Extrusion product knowledge shows that the color of the extruded product has spots or yellowing
Q: Can you describe the most common sources for extruded product visual defects, such as black specks or gels, and what can be done to address them?
A: Degradation happens in slow-moving areas of the head and die, especially if the die is left full and hot for a long period of time. Resin with less thermal stability (less antioxidant) will degrade sooner. Thermal stability can be tested but is seldom part of a purchase spec. It is reduced if substantial regrind is used in the mix, but more antioxidant can be added as a concentrate, like colorants.
Drool on the external lip edges may be a cause, too, especially with blown film, where the die extrudes upward and the surface is horizontal. Process aids and air directed at the emerging line will reduce drool.

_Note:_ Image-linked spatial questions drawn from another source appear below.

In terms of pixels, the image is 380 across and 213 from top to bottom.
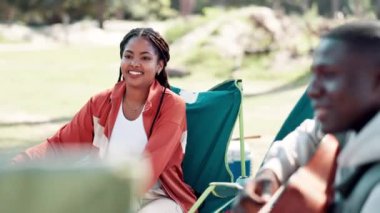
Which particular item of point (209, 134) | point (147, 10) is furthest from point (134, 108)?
point (147, 10)

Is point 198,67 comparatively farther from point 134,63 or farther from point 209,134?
point 134,63

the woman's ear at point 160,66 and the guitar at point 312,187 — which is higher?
the guitar at point 312,187

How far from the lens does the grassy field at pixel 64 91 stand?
28.8 feet

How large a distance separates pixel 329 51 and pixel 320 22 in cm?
1483

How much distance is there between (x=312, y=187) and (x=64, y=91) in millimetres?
10658

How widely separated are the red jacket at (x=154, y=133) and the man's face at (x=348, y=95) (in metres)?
1.63

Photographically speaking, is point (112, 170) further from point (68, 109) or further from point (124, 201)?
→ point (68, 109)

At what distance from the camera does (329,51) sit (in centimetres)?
158

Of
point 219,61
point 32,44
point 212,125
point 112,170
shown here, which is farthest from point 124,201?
point 32,44

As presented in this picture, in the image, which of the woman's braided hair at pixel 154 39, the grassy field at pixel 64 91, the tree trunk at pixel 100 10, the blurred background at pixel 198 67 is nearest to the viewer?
the woman's braided hair at pixel 154 39

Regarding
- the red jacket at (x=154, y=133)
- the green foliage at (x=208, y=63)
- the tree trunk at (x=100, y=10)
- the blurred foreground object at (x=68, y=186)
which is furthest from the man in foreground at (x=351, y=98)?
the tree trunk at (x=100, y=10)

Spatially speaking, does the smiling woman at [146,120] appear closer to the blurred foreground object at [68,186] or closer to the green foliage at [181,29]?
the blurred foreground object at [68,186]

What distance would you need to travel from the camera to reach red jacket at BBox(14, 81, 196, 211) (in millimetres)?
3176

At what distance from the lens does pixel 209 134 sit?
144 inches
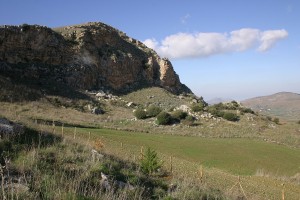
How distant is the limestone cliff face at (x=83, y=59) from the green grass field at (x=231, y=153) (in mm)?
33929

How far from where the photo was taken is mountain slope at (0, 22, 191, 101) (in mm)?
60312

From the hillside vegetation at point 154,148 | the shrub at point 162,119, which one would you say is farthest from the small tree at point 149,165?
the shrub at point 162,119

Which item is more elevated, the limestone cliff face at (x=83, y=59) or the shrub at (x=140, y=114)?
the limestone cliff face at (x=83, y=59)

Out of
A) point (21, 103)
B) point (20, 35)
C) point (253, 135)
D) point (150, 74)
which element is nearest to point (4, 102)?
point (21, 103)

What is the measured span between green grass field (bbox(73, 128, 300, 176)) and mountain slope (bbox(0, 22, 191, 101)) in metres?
27.8

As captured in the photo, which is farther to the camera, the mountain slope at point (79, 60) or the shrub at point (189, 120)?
the mountain slope at point (79, 60)

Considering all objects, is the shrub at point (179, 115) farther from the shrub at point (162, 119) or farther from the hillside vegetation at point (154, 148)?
the shrub at point (162, 119)

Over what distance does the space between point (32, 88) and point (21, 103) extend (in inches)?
387

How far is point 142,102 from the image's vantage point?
237ft

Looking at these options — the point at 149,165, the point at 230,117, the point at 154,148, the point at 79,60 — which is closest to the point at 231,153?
the point at 154,148

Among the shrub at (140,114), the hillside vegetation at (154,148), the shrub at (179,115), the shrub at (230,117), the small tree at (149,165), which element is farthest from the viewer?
the shrub at (230,117)

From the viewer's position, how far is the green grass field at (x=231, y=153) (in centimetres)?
2779

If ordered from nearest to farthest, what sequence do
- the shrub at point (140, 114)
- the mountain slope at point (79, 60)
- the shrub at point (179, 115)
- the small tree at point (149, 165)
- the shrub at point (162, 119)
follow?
the small tree at point (149, 165) < the shrub at point (162, 119) < the shrub at point (179, 115) < the shrub at point (140, 114) < the mountain slope at point (79, 60)

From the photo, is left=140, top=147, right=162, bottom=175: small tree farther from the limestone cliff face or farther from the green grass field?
the limestone cliff face
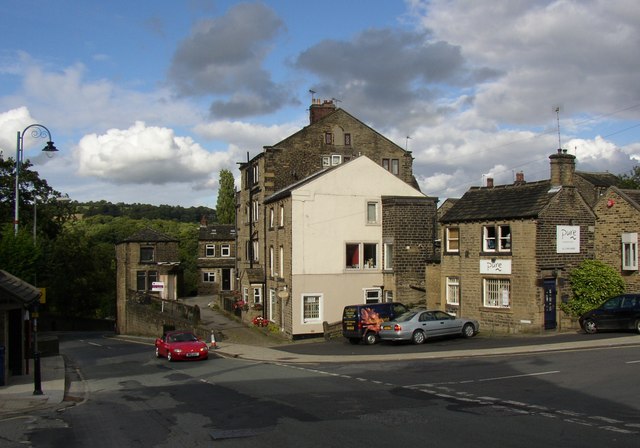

Contaminated feed can introduce just about anything, but much can be caught on the screens, depending on the mesh used. For very fine filtration, sintered metal fiber screens are used. Screening will help with anything coming out of the screw, but not with what forms in the die.
True gels are cross-linked polymers in an early stage of overheat reaction—clear if the product is clear but maybe yellowed, and insoluble in solvents that dissolve the unreacted polymer. They may form anywhere, even in the screw, and get through the screens, where they may break up into gel "showers."